Es decir, se trata de menores de edad presentes en un teatro de confrontación armada donde se dan acciones de guerra, como es un bombardeo. ¿Cómo llegan ahí esos menores, generalmente a espaldas de sus familias? Llevados por los grupos armados y las organizaciones criminales para involucrarlos en sus actividades, aprovechándose de que su minoría de edad los hace inimputables de delitos que realizan para la organización que los controla. La historia del narcotráfico está plena de esas situaciones. Los grupos armados, además, y acá viene la parte sustancial del cuento, los reclutan para que sirvan de escudos humanos, convirtiéndolos literalmente en “carne de cañón”, buscando que su presencia o la simple presunción de ella obre como un disuasivo de acciones militares en su contra, como es un bombardeo.

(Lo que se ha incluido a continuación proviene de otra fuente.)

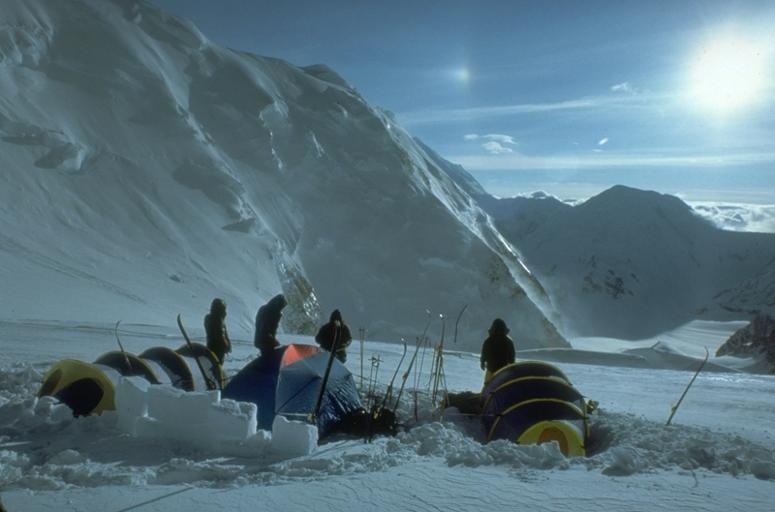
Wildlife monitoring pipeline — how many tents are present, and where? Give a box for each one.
[220,344,363,441]
[37,343,226,418]
[481,361,589,459]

En los campamentos de los grupos armados es común la presencia de menores de edad, reclutados de manera voluntaria o involuntaria, considerados internacionalmente víctimas de retención salvo si como combatientes participan en acciones armadas de hostilidad. Este proceder de grupos armados como el de Gentil Duarte infringe las normas del derecho internacional humanitario (DIH). No basta con saber que hay menores en la zona donde las autoridades localizan al grupo armado, pues sería preciso conocer si estos se encuentran en su campamento, caso en el cual, con todos los riesgos, podría pensarse en un ataque terrestre que no garantiza ni el éxito de la operación militar, como sí lo hace el bombardeo, ni la salvaguarda de la vida de los menores, como sucedió en el fallido rescate de Guillermo Gaviria, gobernador de Antioquia. O bien se podría suspender toda acción por el riesgo para la vida de menores, caso en el cual la organización criminal se salva gracias al escudo humano que estos le proporcionan.

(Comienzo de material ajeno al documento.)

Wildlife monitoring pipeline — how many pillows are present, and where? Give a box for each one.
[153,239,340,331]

El resultado es que el Estado queda maniatado para actuar y los criminales, a salvo. Un resultado evidente de lo anterior sería el aumento de la retención/reclutamiento de menores, como ya está sucediendo, y la impotencia del poder público para hacerle frente a estas máquinas de muerte y corrupción, en medio del reclamo ciudadano para que las autoridades enfrenten la situación.

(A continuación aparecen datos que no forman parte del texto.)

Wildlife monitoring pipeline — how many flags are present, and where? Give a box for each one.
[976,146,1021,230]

Se plantea un delicado dilema ético-político que podría jugar en favor de la impunidad de las actuales organizaciones armadas. Es claro que el Estado debe conservar su capacidad de acción en defensa del interés general que exige derrotar la acción del crimen organizado, independientemente del ropaje con que se recubra, pero, eso sí, ha de hacerlo sujeto al ordenamiento legal. Lograrlo requiere un trabajo cuidadoso de inteligencia que suministre la información necesaria y creíble para dar golpes focalizados pero contundentes, que den en el blanco sin causar “daños colaterales” de víctimas inocentes. Lo que no puede hacer el Estado es paralizar sus acciones, que sería regalarle el triunfo al crimen.